Asked how long Greek banks could hold out were the country to miss a 1.6 billion euro ($1.8 billion) payment to the International Monetary Fund on Tuesday, Hufeld said they could be considered solvent for up to five days.
“It’s a matter of days,” Hufeld, who sits on the ECB supervisory board that decides whether Greek banks are still solvent, told the Frankfurt business journalists’ club late on Monday, in remarks set for release on Tuesday.
“You can argue for hours about whether it’s two, three, four or five days,” he said.
Banks must be deemed to be solvent in order to tap the roughly 89 billion euros of Emergency Liquidity Assistance.
The judgment on whether they are falls to the ECB’s supervisors. It is then passed to the institution’s decision-making Governing Council to act.
Despite a breakdown in relations between Greece and its euro zone neighbours, central bankers are eager not to detonate the country financially by cutting funding entirely.
They have already imposed a stringent cap, rejecting a Greek demand for an extra 6 billion euros on Sunday, sources have said. This required the imposition of capital controls limiting cash withdrawals.

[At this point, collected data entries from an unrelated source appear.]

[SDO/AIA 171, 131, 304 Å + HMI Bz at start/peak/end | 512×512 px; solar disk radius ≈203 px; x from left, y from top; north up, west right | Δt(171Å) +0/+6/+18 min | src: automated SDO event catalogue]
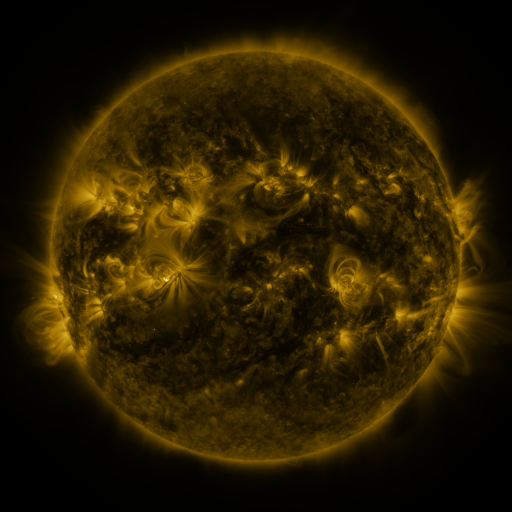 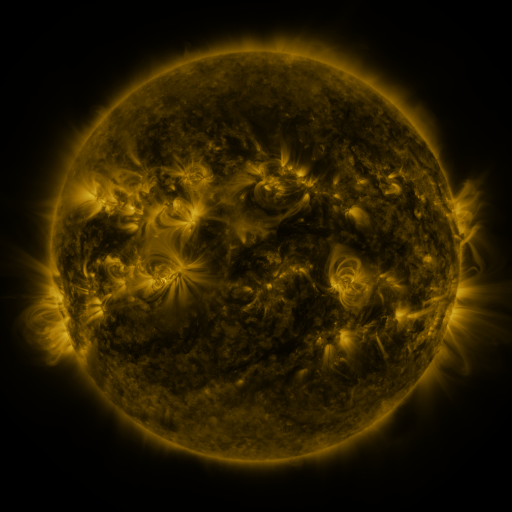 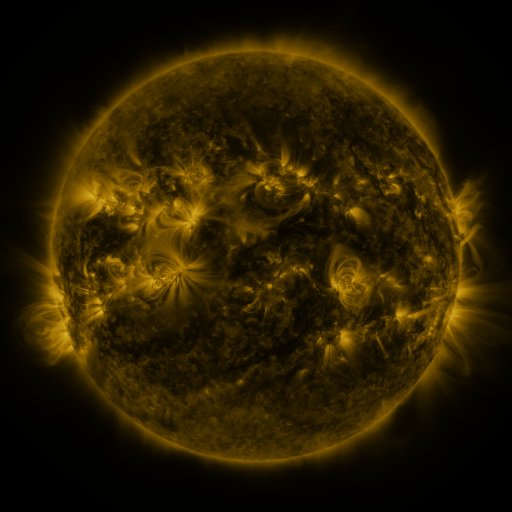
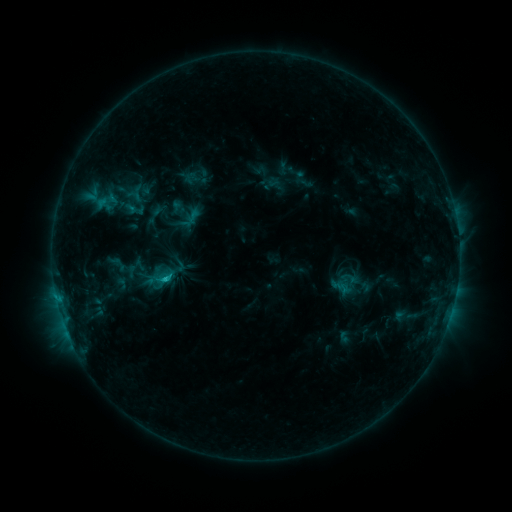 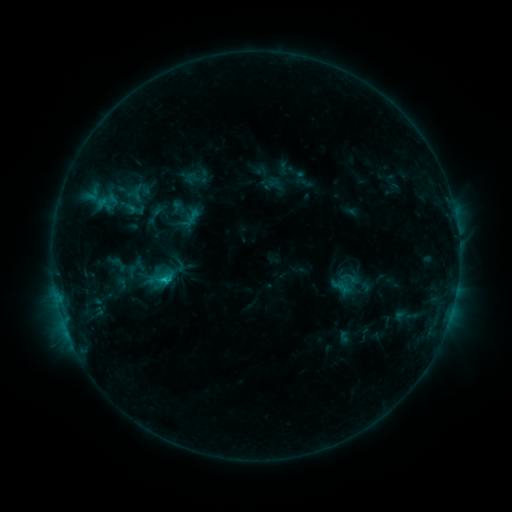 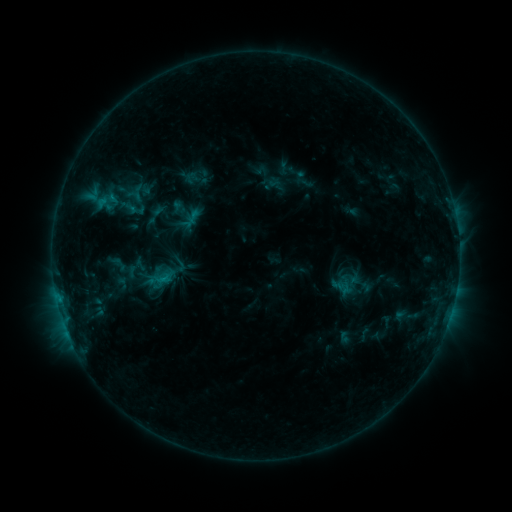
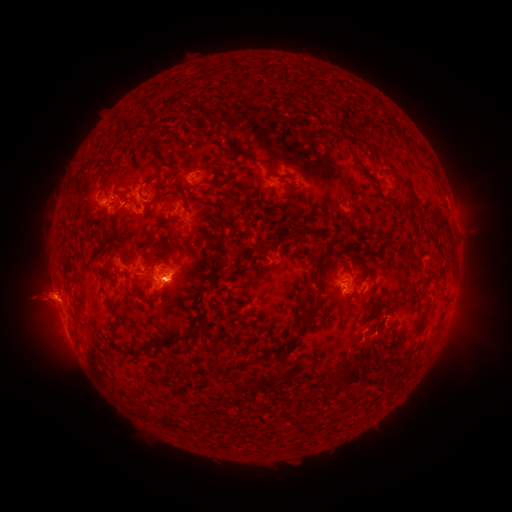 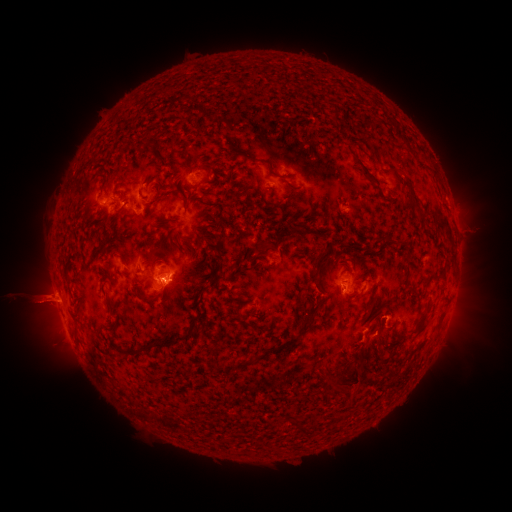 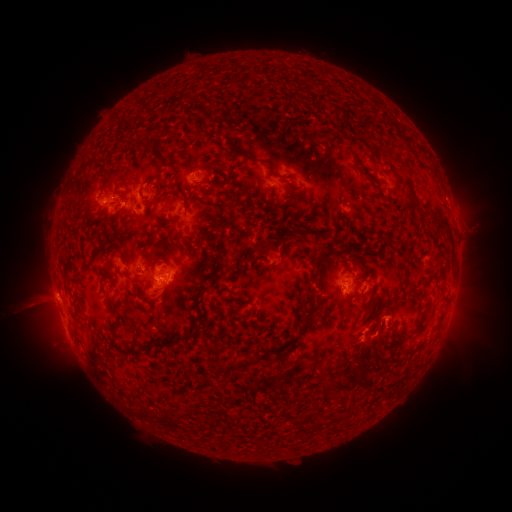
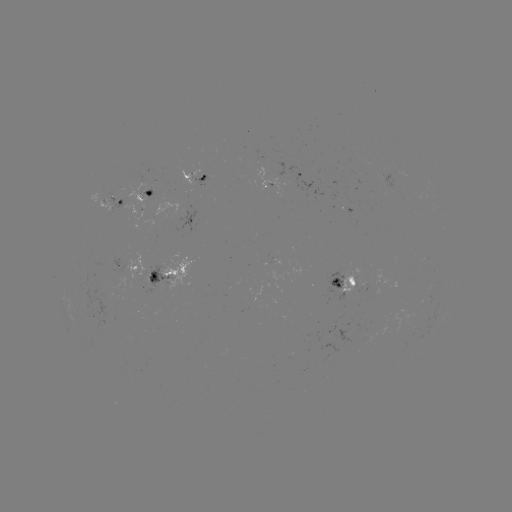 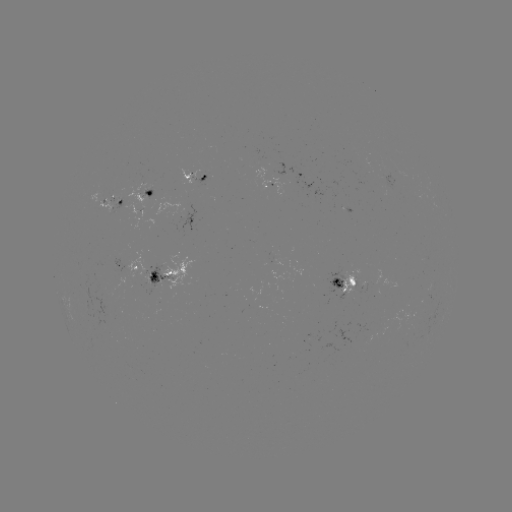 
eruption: [334, 366, 379, 408]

ECB Executive Board member Benoit Coeure said on Monday that if Greeks vote “Yes” in the referendum for the aid package, he had “no doubt” euro zone authorities will find ways to meet commitments towards Greece.
Hufeld warned against thinking that Europe could wash its hands of Greece’s problems if the country and its banks become insolvent, pointing out that critical functions, provisioning and logistics had to be maintained.
“If we declare the Greek banks insolvent, it’s not the end of the story,” he said.